Tributes have flown for legendary musician, activist, and truth-teller Uncle Archie Roach, who passed away at age 66.
The sad news of Gunditjmara (Kirrae Whurrong/Djab Wurrung), Bundjalung senior Elder and songman’s death was confirmed by his sons Amos and Eban Roach, in a post on social media on Saturday.
The brother’s said their father passed, surrounded by his family, and loved ones, at Warrnambool Base Hospital after a long illness, and asked media to please respect their privacy.
“We are so proud of everything our dad achieved in his remarkable life. He was a healer and unifying force. His music brought people together,” they said.
“Archie wanted all of his many fans to know how much he loves you for supporting him along the way.”
Uncle Archie rose to prominence with the release of his debut single Took the Children Away in 1990 and was inducted into the ARIA Hall of Fame in 2020.
The song reflected his experience as a member of the Stolen Generation and earned him ARIA nominations for breakthrough artist and an award for best new talent at the 1991 awards.
It was added to the National Film and Sound Archive in 2013.
In 1989, The ARIA-Award-winning singer opened for Paul Kelly’s band the Messengers at the Melbourne Concert Hall.
Singer-songwriter and friend Paul Kelly said in the Guardian, Archie did a 20-minute set, playing just two long songs, the second of which was Took the Children Away.
“I was watching from the side – I had goosebumps and the hairs went up on the back of my neck as he sang it, to dead silence from the audience. He finished the song and there was still dead silence,” Kelly said.”

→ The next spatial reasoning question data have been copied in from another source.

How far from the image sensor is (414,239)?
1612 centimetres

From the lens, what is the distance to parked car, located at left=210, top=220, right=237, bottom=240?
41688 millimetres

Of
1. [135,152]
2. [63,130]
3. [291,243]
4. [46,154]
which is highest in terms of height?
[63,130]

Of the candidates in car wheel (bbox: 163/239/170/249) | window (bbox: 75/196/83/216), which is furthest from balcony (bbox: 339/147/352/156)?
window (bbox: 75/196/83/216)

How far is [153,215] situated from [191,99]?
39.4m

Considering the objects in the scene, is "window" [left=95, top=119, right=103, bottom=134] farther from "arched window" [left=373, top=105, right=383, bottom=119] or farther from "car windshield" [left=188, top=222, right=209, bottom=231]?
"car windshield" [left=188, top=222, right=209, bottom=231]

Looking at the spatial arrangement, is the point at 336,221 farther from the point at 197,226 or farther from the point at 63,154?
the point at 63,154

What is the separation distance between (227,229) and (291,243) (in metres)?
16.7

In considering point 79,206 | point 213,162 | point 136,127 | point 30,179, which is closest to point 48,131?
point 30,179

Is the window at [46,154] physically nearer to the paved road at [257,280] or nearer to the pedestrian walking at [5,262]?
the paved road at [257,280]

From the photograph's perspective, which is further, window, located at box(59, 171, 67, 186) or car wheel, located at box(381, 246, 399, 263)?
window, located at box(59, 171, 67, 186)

“Archie thought he’d bombed, that everybody hated it, so he just turned and started to walk off stage.”
“As he was he was walking off, the applause started to build and build. The audience had been so stunned that it had taken them a while to respond.”
Long-time friend, celebrated actor and activist, Uncle Jack Charles also paid tribute to his mate via social media, praising staunch and gentle approach and prolific songwriting in his last months.
“His impact upon the music industry travelled in leaps and bounds hitting the sweet honey spot into the minds of aspiring young and older musicians across the country,” Uncle jack said.
“An evergreen presence in our youth detention centres sharing a culture lost and found. I’m in a state of misery at this time. But like Archie I’m compelled to continue my journey until it’s time to dismount and take my leave as he did, with grace , humility, and acceptance.”
Archie’s sons, Amos and Eban Roach, have given permission for Archie’s name, image and music to be used, so that his legacy will continue to inspire.
NIRS acknowledge and pay our deepest respects to family and friends on the passing of Gunditjmara (Kirrae Whurrong/Djab Wurrung), Bundjalung Senior Elder, songman and storyteller Archie Roach.